**Problems and tasks**
[1] Translate this sentence from the passage on isomaltulose and sucrose into Spanish: "As shown in Figure 3H, Asian participants had lower circulating insulin concentrations than European participants, regardless of whether they ingested isomaltulose or sucrose (Supplemental Table 3)."
[2] Continue the passage on isomaltulose and sucrose with a few more sentences, starting after its last sentence.

#### Passage shown ####

As shown in Figure 3H, Asian participants had lower circulating insulin concentrations than European participants, regardless of whether they ingested isomaltulose or sucrose (Supplemental Table 3). There were significant differences in insulin concentration 30 min following sucrose ingestion (P = 0.0216) and 30 min (P = 0.0257) and 60 min (P = 0.005) following isomaltulose ingestion between Asian and European participants. As shown in Figure 4D and H, the fluctuation in the WMD in circulating insulin concentration between the isomaltulose and sucrose arms at 30 min in Asians was not as large as that in the European participants (Asian vs. European participants: −96.39 vs. −217.21 pmol/L, P = 0.027; Supplemental Table 5).

Sensitivity analysis and meta-regression

Sensitivity analyses showed that the results were robust (Supplemental Figure 5), except for the effect of isomaltulose on circulating glucose concentration at 30 min, which was influenced by the study by Holub et al. (19). However, after excluding this, the effect of isomaltulose on circulating glucose concentration was not abolished or inverted (WMDs for the data after the exclusion of the study vs. the original data: 30 min, −2.04 vs. −1.83 mmol/L, respectively). As shown in Supplemental Figure 6, meta-regression analyses showed that, with increasing age, the effect of isomaltulose on reducing glycemic response at 60 min was significantly stronger (β = −0.06; 95% CI: −0.10, −0.02; P = 0.012) (Supplemental Table 6).

#### Data extract ####

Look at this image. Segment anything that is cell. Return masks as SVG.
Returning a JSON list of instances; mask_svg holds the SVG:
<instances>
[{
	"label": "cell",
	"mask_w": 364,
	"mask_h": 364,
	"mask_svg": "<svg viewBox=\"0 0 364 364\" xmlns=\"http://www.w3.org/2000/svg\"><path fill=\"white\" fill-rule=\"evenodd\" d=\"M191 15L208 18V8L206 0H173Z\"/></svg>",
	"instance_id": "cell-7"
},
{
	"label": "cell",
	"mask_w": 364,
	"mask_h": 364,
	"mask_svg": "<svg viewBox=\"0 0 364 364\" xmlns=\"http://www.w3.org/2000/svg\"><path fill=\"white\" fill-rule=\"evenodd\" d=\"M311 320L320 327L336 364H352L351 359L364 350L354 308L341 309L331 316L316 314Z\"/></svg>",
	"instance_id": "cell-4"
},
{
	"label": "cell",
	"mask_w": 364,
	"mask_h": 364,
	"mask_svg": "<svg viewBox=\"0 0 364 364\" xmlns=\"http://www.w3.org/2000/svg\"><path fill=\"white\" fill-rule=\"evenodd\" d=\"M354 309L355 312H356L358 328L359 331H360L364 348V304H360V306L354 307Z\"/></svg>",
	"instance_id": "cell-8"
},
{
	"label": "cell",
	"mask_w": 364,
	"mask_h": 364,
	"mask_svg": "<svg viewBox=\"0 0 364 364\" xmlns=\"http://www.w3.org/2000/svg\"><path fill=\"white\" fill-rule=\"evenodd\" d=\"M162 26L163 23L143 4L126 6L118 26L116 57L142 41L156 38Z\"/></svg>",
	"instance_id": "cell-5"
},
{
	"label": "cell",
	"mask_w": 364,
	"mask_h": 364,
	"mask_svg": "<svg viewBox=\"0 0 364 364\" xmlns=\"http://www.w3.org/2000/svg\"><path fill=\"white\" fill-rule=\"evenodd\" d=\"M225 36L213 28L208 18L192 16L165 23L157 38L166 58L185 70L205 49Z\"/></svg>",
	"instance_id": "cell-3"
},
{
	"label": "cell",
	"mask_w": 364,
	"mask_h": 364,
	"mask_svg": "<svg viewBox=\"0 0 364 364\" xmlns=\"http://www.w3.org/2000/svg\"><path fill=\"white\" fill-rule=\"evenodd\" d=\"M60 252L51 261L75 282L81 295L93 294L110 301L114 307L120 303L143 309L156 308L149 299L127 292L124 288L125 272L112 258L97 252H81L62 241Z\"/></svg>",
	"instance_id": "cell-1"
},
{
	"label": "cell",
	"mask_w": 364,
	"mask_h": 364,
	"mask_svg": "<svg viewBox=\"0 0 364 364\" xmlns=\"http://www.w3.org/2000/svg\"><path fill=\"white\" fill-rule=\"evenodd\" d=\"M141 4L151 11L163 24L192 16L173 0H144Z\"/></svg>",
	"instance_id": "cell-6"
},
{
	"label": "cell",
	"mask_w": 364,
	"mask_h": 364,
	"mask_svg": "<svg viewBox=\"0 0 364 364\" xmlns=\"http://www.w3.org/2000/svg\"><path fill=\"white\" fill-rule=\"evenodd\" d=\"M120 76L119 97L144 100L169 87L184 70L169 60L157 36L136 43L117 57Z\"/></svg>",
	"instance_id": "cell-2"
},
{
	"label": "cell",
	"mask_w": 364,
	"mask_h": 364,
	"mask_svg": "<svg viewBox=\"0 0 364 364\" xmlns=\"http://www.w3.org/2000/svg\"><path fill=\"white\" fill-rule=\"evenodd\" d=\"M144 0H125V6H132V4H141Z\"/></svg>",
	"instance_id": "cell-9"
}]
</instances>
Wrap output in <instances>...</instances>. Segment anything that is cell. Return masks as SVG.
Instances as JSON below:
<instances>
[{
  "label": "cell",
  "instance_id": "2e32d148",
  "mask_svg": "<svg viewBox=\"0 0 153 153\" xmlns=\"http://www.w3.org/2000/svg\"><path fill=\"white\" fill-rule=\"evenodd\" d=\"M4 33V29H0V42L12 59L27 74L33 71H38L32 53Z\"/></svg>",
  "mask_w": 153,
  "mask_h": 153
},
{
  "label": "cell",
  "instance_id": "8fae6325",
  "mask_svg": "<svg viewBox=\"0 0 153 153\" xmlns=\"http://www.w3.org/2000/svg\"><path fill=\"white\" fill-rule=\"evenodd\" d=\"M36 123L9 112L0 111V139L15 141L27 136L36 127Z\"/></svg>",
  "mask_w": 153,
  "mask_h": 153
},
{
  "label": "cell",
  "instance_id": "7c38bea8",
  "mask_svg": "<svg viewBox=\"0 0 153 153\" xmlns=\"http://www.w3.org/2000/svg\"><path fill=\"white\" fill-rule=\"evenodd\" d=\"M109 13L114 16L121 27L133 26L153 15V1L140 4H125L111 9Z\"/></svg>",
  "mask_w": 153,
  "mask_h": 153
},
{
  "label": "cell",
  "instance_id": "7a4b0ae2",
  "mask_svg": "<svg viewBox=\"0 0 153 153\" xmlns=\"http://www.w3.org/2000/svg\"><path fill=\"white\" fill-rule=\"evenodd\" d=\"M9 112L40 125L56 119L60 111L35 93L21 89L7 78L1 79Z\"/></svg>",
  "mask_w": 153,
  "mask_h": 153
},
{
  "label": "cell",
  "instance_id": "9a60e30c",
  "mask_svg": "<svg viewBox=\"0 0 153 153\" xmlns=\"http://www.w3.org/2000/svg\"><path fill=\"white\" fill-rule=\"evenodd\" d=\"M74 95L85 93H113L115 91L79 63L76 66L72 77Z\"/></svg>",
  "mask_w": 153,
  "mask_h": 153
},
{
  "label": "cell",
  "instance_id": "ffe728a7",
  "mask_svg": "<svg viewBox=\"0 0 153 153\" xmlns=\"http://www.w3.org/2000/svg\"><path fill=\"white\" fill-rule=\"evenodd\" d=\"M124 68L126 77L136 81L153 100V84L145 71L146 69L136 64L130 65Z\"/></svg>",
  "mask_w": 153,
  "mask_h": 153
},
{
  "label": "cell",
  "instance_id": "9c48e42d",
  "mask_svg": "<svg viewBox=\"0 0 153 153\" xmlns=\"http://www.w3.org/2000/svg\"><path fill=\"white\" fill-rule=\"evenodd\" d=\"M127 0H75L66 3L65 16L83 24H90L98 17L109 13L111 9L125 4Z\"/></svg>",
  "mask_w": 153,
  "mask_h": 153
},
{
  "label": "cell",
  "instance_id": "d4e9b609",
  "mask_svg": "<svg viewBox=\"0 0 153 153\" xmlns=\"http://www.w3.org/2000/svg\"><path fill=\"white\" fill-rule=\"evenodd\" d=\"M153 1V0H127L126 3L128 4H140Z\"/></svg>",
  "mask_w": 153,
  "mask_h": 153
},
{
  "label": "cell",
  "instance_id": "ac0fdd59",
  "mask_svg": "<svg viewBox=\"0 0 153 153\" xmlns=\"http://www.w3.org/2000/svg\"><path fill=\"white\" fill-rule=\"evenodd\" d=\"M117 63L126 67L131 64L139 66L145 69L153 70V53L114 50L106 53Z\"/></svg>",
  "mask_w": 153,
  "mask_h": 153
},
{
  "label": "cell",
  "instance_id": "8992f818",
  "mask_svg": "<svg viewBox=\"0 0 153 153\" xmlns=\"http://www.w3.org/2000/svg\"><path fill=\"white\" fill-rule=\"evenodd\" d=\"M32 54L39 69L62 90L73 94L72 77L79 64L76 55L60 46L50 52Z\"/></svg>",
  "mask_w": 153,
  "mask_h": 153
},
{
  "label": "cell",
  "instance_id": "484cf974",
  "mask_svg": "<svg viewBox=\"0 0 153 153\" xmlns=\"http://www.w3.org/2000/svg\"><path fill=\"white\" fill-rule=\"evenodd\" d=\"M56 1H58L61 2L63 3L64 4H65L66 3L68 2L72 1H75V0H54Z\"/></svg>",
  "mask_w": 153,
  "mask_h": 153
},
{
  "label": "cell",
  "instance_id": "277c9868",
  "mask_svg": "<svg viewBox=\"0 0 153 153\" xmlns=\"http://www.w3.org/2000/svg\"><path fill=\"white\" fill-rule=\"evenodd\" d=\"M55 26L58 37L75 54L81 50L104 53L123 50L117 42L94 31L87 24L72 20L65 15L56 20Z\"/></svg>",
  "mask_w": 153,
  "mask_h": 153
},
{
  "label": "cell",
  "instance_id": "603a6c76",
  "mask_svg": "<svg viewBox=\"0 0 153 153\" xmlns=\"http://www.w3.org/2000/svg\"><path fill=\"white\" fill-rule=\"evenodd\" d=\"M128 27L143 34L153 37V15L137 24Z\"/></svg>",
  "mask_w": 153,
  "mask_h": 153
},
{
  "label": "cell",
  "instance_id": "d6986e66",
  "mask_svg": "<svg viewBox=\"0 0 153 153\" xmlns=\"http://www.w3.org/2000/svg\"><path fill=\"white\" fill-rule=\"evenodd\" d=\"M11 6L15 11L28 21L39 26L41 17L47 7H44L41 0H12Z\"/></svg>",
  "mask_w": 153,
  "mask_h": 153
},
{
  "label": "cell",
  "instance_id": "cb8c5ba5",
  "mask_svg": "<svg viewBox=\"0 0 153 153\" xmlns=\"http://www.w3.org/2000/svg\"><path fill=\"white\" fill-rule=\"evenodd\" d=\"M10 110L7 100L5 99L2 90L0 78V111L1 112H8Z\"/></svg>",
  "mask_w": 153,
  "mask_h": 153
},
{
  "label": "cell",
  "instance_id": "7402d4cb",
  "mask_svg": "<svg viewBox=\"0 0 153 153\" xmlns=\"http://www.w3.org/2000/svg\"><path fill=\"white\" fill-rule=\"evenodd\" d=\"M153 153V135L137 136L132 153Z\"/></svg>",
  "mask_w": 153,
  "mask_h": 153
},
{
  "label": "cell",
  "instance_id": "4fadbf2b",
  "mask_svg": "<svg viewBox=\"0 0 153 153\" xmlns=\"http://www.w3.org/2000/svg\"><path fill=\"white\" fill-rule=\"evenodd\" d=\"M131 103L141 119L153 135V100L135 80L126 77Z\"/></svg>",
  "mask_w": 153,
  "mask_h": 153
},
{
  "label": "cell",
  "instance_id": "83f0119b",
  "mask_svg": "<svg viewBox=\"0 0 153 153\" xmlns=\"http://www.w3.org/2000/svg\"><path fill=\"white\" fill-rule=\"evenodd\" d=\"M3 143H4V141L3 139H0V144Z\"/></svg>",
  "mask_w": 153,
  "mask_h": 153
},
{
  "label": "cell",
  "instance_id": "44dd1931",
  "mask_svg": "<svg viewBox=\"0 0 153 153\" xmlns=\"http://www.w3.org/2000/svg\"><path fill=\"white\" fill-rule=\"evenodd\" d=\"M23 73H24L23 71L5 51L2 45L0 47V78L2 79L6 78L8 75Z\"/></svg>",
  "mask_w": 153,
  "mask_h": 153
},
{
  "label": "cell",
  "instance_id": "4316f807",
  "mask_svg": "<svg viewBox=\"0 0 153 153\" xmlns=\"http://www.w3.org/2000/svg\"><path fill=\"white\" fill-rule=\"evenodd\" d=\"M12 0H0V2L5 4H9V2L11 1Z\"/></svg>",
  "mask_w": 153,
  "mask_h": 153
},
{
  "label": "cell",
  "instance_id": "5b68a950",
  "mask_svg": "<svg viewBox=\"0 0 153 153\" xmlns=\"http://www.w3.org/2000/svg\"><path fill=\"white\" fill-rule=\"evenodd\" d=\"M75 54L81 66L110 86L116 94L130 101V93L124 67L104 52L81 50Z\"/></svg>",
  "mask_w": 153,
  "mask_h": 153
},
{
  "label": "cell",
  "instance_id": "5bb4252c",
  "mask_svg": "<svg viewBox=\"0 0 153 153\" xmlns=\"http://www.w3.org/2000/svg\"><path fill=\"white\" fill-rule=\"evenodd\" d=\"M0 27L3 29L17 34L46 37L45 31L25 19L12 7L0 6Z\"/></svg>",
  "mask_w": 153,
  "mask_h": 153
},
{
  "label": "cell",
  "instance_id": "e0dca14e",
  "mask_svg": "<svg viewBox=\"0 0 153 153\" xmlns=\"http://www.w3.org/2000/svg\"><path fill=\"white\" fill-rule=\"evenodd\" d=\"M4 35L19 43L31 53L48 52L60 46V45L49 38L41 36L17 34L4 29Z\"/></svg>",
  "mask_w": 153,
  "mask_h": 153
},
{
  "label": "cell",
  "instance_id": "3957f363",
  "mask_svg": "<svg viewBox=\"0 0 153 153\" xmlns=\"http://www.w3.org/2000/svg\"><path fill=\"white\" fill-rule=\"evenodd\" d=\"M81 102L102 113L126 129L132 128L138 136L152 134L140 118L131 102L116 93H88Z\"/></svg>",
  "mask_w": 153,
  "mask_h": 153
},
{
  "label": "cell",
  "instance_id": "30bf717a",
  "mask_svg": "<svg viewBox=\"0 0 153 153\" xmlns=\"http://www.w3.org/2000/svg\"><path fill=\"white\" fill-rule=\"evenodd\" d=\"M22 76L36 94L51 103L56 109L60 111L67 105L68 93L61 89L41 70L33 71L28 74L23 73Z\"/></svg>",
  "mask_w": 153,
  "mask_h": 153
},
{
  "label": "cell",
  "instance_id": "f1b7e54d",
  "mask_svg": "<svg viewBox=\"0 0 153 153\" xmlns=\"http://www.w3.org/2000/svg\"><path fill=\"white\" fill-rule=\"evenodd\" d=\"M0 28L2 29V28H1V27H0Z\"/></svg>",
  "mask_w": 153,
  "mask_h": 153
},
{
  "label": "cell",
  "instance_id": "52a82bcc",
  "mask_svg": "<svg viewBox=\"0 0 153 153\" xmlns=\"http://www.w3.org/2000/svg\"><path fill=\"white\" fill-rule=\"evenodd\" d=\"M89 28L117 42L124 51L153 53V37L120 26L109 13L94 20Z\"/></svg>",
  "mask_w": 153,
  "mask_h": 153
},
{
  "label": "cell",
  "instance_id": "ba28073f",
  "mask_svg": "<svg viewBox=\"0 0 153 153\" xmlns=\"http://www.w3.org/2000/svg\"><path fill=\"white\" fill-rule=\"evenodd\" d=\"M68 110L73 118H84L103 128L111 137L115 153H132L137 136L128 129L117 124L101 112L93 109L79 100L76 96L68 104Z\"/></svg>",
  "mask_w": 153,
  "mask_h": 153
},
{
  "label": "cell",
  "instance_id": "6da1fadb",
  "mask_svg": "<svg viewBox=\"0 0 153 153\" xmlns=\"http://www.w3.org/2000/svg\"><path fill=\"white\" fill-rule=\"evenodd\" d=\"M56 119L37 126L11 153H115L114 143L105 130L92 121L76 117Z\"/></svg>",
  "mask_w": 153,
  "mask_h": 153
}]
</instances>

####

**Answers by item number**
[1] Como se muestra en la Figura 3H, los participantes asiáticos presentaron concentraciones de insulina circulante más bajas que los participantes europeos, independientemente de si ingirieron isomaltulosa o sacarosa (Tabla complementaria 3).

[2]
GRADE assessment

Figure 2E shows the result of GRADE assessments of the overall certainty of evidence for the effect of isomaltulose on circulating glucose and insulin concentrations. The evidence for the effect of isomaltulose on circulating glucose at 30 and 90 min was graded as moderate, but the evidence for its effects on circulating glucose at 60, 120, and 180 min, and circulating insulin at 30, 60, 90, 120, and 180 min, was graded as low because of inconsistency and imprecision (Supplemental Table 7). We also assessed the certainty of evidence provided by the subgroup analyses of the effects of isomaltulose. As shown in Supplemental Figures 7 and 8, all of these were graded as moderate or low (Supplemental Tables 8 and 9).

Discussion

The epidemic of diabetes and the serious associated health and economic burdens necessitate the identification of effective preventive measures. The key finding of this study is that isomaltulose represents an ideal substitute for high-GI carbohydrates in diets because of the attenuated but longer glycemic responses and attenuated insulinemic responses induced. Individuals with impaired glycemia and insulinemia, including those with type 2 diabetes, IGT, or hypertension, older people, those who have overweight or obesity, and Asians, are likely to benefit more from the use of isomaltulose.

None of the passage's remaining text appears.